» **Problem**: Return the stretch of the records from the line containing "Is the residential" through the end of the records, both ends included, repeating each line exactly. Leave the pictures out of your answer.

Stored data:
══════════

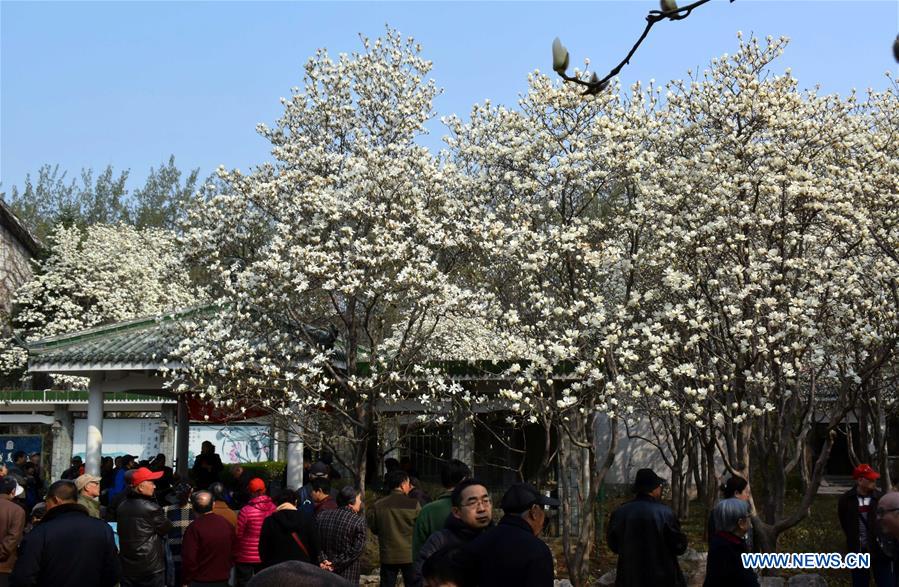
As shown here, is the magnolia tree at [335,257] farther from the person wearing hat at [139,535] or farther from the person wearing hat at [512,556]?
the person wearing hat at [512,556]

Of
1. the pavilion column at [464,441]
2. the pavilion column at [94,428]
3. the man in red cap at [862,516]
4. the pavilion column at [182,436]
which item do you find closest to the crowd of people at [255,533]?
the man in red cap at [862,516]

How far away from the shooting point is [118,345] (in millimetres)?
18641

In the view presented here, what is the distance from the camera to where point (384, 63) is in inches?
709

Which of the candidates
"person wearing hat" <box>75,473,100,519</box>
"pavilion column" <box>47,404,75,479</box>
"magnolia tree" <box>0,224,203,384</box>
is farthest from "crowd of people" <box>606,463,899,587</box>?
"magnolia tree" <box>0,224,203,384</box>

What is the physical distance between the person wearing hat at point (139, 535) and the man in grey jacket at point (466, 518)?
380 cm

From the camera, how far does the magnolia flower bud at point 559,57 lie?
10.7 ft

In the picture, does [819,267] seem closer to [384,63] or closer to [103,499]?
[384,63]

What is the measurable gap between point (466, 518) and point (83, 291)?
1383 inches

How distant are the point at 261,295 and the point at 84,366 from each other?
4.35 meters

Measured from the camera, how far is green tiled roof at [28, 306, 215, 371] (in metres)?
17.9

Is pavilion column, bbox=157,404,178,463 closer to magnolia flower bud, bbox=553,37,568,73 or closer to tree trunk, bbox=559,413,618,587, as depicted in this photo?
tree trunk, bbox=559,413,618,587

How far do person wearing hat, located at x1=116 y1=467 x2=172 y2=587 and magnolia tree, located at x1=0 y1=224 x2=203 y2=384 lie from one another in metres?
28.2

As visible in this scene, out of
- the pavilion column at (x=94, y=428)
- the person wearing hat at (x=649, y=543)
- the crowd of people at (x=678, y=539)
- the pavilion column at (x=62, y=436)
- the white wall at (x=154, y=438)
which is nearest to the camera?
the crowd of people at (x=678, y=539)

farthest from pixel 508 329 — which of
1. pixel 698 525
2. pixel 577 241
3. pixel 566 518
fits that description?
pixel 698 525
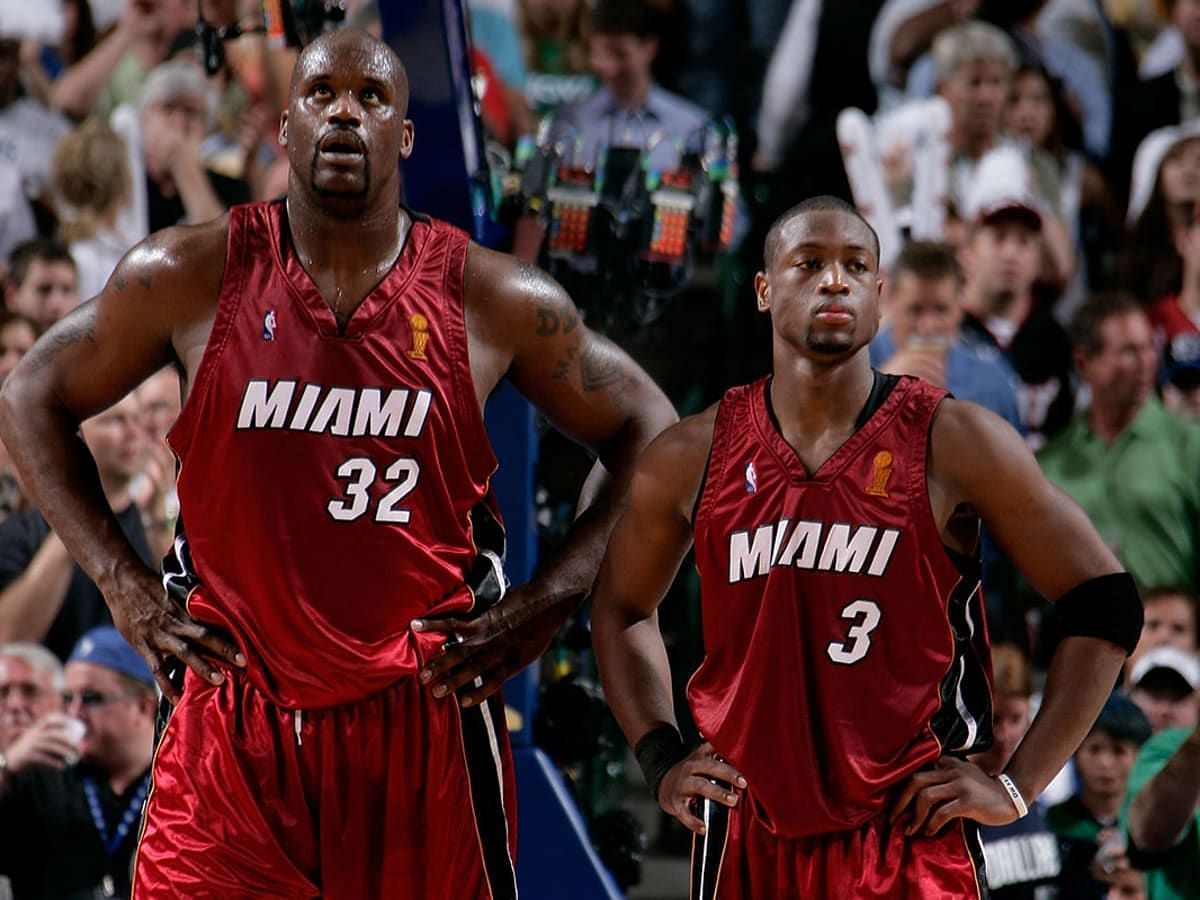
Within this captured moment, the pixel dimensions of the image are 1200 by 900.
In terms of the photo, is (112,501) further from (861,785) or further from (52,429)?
(861,785)

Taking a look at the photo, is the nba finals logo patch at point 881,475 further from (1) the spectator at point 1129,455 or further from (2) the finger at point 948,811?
(1) the spectator at point 1129,455

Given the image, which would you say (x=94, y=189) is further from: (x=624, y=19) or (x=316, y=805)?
(x=316, y=805)

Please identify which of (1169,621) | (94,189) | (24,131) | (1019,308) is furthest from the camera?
(24,131)

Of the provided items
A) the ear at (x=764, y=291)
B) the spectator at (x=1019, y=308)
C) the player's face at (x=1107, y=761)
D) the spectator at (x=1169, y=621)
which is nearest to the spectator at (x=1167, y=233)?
the spectator at (x=1019, y=308)

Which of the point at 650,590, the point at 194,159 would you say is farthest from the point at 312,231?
the point at 194,159

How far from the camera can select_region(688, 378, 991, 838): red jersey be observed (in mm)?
4180

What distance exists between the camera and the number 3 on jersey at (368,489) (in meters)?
4.32

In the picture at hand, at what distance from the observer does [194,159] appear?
9.01 metres

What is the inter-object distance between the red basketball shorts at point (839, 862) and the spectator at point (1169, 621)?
3364 mm

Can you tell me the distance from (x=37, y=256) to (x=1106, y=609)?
Answer: 5132mm

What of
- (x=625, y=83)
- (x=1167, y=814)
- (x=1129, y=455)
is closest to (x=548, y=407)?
(x=1167, y=814)

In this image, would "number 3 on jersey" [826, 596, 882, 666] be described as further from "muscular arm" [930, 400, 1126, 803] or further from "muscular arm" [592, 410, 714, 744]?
"muscular arm" [592, 410, 714, 744]

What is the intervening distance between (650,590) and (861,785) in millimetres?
670

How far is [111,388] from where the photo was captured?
4.53 metres
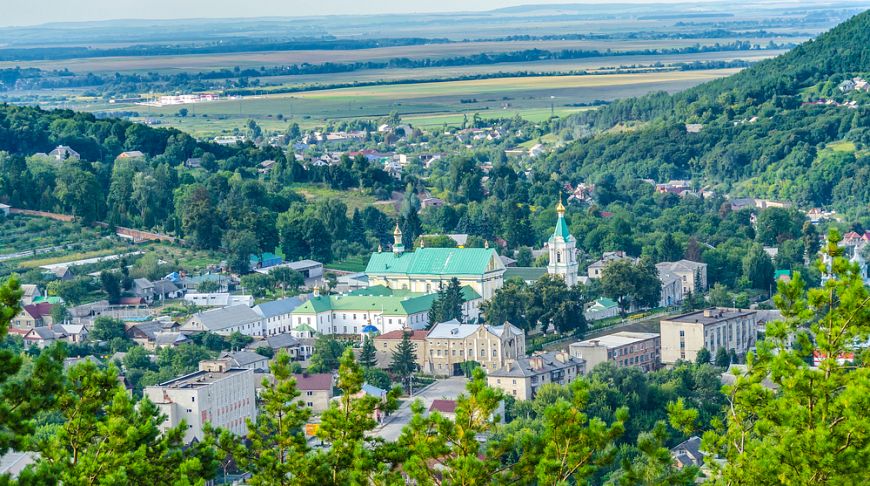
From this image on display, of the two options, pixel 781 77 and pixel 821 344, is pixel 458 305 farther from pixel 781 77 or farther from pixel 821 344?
pixel 781 77

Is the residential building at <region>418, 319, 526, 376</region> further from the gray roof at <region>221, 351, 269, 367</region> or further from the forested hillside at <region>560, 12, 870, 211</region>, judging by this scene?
the forested hillside at <region>560, 12, 870, 211</region>

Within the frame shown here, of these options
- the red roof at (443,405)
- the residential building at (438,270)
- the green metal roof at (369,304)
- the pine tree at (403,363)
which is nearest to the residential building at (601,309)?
the residential building at (438,270)

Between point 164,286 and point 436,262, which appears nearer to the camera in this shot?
point 436,262

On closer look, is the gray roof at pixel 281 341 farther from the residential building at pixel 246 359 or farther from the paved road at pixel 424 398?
the paved road at pixel 424 398

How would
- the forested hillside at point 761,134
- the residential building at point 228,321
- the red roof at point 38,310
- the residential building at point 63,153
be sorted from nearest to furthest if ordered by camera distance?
1. the residential building at point 228,321
2. the red roof at point 38,310
3. the residential building at point 63,153
4. the forested hillside at point 761,134

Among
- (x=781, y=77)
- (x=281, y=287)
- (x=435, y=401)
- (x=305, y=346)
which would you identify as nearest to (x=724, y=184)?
(x=781, y=77)

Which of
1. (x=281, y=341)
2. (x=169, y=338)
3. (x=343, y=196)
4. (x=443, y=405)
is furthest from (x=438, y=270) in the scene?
(x=343, y=196)

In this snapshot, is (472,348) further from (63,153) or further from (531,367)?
(63,153)
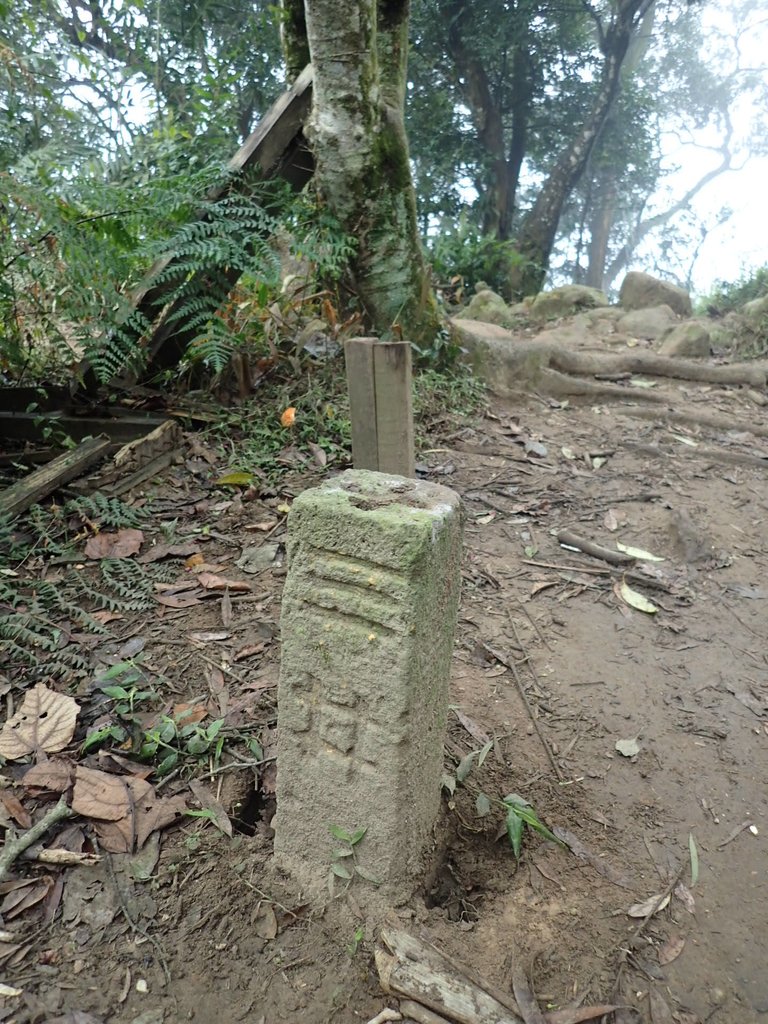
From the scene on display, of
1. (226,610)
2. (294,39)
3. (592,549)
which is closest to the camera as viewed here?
(226,610)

══════════

» **Written solution**:
Is the residential building at <region>418, 319, 526, 376</region> further from the gray roof at <region>221, 351, 269, 367</region> or further from the forested hillside at <region>560, 12, 870, 211</region>, judging by this scene?
the forested hillside at <region>560, 12, 870, 211</region>

Within the frame shown here, of these options
- the red roof at (443,405)
- the residential building at (438,270)
- the green metal roof at (369,304)
- the pine tree at (403,363)
which is nearest to the residential building at (601,309)?
the residential building at (438,270)

Between point 164,286 and point 436,262, which appears nearer to the camera in this shot?
point 436,262

On closer look, is the gray roof at pixel 281 341 farther from the residential building at pixel 246 359 or farther from the paved road at pixel 424 398?
the paved road at pixel 424 398

How would
- the forested hillside at point 761,134
- the residential building at point 228,321
- the red roof at point 38,310
- the residential building at point 63,153
be sorted from nearest to furthest if ordered by camera distance?
1. the residential building at point 228,321
2. the red roof at point 38,310
3. the residential building at point 63,153
4. the forested hillside at point 761,134

Among
- (x=781, y=77)
- (x=281, y=287)
- (x=435, y=401)
- (x=305, y=346)
which would you identify as nearest to (x=724, y=184)?
(x=781, y=77)

Which of
1. (x=281, y=341)
2. (x=169, y=338)
3. (x=343, y=196)
4. (x=443, y=405)
is furthest from (x=438, y=270) in the scene?
(x=343, y=196)

In this snapshot, is (472,348) further from (63,153) or further from (531,367)?
(63,153)
From the scene on display, of
1. (226,610)
2. (294,39)
3. (592,549)
which is closest to the camera as viewed here?
(226,610)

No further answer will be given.